SimJeg · 2024-12-20T08:58:47Z

@zucchini-nlp I'm wondering if the issue is not solved by this recent PR,see here:

def sdpa_attention_forward(...):
    causal_mask = attention_mask
    if attention_mask is not None:
        causal_mask = causal_mask[:, :, :, : key.shape[-2]]

Will check after holidays !

zucchini-nlp · 2025-01-06T08:08:47Z

@SimJeg yeah, we've always had the slicing on the last dimension afaik. The issue here is that the query length dimensions are not matching due to the way causal mask is prepared internally

Let me know if it works for you now ootb, but I think preparing and passing a 4D mask outside of the forward call can solve most cases

gante · 2025-01-08T14:29:47Z

Hi @SimJeg 👋

We've updated the attention layers on our models, and I can no longer reproduce your issue on main. Looking at the updated code on llama, we now slice the causal mask based on the key length, which factors in any custom KV cache slicing.

It seems then that this issue is sorted 🤗 @SimJeg can you please confirm on your end?

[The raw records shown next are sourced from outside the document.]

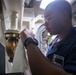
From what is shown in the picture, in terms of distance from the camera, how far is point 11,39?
4.84ft

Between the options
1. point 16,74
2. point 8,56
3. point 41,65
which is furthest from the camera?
point 8,56

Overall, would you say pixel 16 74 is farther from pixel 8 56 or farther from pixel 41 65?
pixel 8 56

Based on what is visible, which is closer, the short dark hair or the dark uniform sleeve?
Result: the dark uniform sleeve

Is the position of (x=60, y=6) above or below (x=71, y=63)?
above

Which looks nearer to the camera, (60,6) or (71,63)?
(71,63)

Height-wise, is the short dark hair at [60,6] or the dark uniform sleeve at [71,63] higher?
the short dark hair at [60,6]

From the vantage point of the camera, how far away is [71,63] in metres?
0.78

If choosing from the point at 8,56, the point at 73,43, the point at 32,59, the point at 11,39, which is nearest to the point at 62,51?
the point at 73,43

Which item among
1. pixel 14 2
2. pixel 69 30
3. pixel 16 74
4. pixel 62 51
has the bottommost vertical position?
pixel 16 74

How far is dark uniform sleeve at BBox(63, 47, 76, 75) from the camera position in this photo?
77 cm

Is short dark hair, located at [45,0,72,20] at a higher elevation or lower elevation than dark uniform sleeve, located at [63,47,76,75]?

If the issue is indeed solved, I'm planning to add a model-agnostic version of your script as a test, to ensure we don't regress.

SimJeg · 2025-01-08T14:58:23Z

@gante yeah, thanks for the update ! I re-installed the repo from main but when I run the above script with attn_implementation = "sdpa" I still get the same error:

RuntimeError: The expanded size of the tensor (10) must match the existing size (9) at non-singleton dimension 3.  Target sizes: [3, 32, 5, 10].  Tensor sizes: [3, 1, 5, 9]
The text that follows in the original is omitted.